Variation entre sindhi pakistanais et indien
Le sindhi pakistanais (parlé dans la province du Sindh) incorpore une forte influence de l'ourdou et de l'arabe, tandis que le sindhi indien (parlé par la communauté diasporique déplacée lors de la Partition de 1947) a absorbé des éléments du hindi et du sanskrit. La terminologie juridique, le registre formel et les références culturelles diffèrent considérablement entre les deux communautés. Nos interprètes sont affectés à la variété spécifique de sindhi de chaque affaire.

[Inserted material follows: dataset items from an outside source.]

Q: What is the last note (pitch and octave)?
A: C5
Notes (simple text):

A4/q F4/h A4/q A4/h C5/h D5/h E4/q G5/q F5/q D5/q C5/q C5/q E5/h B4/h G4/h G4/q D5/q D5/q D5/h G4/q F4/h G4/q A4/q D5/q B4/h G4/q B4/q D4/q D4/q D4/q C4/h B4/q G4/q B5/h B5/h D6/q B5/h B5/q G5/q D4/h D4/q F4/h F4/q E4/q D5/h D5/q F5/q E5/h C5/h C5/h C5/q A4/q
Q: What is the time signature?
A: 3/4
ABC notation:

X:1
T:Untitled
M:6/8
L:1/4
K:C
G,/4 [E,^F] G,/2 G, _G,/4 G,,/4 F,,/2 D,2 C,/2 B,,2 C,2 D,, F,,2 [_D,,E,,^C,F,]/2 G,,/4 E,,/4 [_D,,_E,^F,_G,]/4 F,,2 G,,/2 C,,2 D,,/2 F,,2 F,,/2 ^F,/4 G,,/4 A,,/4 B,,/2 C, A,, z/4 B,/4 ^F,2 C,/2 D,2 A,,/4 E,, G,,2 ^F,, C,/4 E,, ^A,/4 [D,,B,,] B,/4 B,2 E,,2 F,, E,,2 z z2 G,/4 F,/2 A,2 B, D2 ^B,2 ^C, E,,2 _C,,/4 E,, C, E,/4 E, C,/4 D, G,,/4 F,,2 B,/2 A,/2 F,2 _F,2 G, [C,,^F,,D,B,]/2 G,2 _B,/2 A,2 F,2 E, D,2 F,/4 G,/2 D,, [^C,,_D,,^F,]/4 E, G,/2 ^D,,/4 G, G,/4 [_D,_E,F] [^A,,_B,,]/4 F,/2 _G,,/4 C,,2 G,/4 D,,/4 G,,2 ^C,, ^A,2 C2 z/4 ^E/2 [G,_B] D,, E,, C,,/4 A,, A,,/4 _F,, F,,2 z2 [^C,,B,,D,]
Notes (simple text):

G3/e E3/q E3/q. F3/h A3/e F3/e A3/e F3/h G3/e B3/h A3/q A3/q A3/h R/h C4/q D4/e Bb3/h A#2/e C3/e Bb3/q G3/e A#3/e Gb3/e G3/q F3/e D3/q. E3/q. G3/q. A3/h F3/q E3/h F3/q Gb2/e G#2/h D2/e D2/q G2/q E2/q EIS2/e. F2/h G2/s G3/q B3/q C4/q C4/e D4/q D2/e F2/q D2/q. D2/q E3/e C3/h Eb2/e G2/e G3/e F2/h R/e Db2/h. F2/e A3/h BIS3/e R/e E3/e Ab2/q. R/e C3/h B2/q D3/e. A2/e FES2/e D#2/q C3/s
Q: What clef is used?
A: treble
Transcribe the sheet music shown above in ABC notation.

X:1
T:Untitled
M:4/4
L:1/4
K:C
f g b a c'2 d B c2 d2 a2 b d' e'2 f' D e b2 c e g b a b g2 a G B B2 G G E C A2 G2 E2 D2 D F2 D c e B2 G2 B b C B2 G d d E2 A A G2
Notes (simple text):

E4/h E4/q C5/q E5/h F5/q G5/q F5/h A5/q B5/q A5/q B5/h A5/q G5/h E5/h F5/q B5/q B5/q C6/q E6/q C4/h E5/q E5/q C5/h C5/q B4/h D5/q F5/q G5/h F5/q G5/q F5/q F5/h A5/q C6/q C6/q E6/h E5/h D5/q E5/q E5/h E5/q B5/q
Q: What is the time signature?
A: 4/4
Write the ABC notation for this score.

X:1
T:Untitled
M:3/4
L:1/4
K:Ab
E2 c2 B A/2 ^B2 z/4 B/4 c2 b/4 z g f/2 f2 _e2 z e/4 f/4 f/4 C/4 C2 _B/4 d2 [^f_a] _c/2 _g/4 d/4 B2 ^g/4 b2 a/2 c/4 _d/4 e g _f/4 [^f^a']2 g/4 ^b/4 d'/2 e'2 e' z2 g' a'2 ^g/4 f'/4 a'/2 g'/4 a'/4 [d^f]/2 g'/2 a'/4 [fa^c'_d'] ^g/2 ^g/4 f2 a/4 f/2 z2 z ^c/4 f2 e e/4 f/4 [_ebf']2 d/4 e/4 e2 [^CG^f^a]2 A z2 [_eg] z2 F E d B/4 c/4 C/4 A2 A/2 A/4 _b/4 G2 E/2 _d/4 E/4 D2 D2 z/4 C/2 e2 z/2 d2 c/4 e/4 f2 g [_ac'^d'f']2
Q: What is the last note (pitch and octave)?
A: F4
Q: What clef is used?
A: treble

Persécution des minorités et contexte d'asile
Les affaires d'asile sindhi aux États-Unis impliquent fréquemment des Sindhi hindous fuyant la persécution religieuse au Pakistan — y compris les conversions forcées, les enlèvements ciblés et les accusations de blasphème — ou des militants politiques sindhi ciblés par les services de renseignement pakistanais. Nos interprètes comprennent le vocabulaire spécifique des demandes de persécution, la terminologie de l'appareil sécuritaire pakistanais (ISI, Rangers, FIR) et le contexte culturel dont les agents d'asile ont besoin pour évaluer la crédibilité.
Alternance codique sindhi-ourdou
Les locuteurs sindhi pakistanais alternent couramment entre le sindhi et l'ourdou, en particulier dans les contextes juridiques et formels où l'ourdou (langue nationale du Pakistan) domine les procédures officielles. Nos interprètes reconnaissent quand un locuteur passe d'une langue à l'autre et interprètent avec précision à partir des deux, évitant la confusion qui survient lorsqu'un interprète ourdou non sindhophone est affecté à un locuteur à dominante sindhi.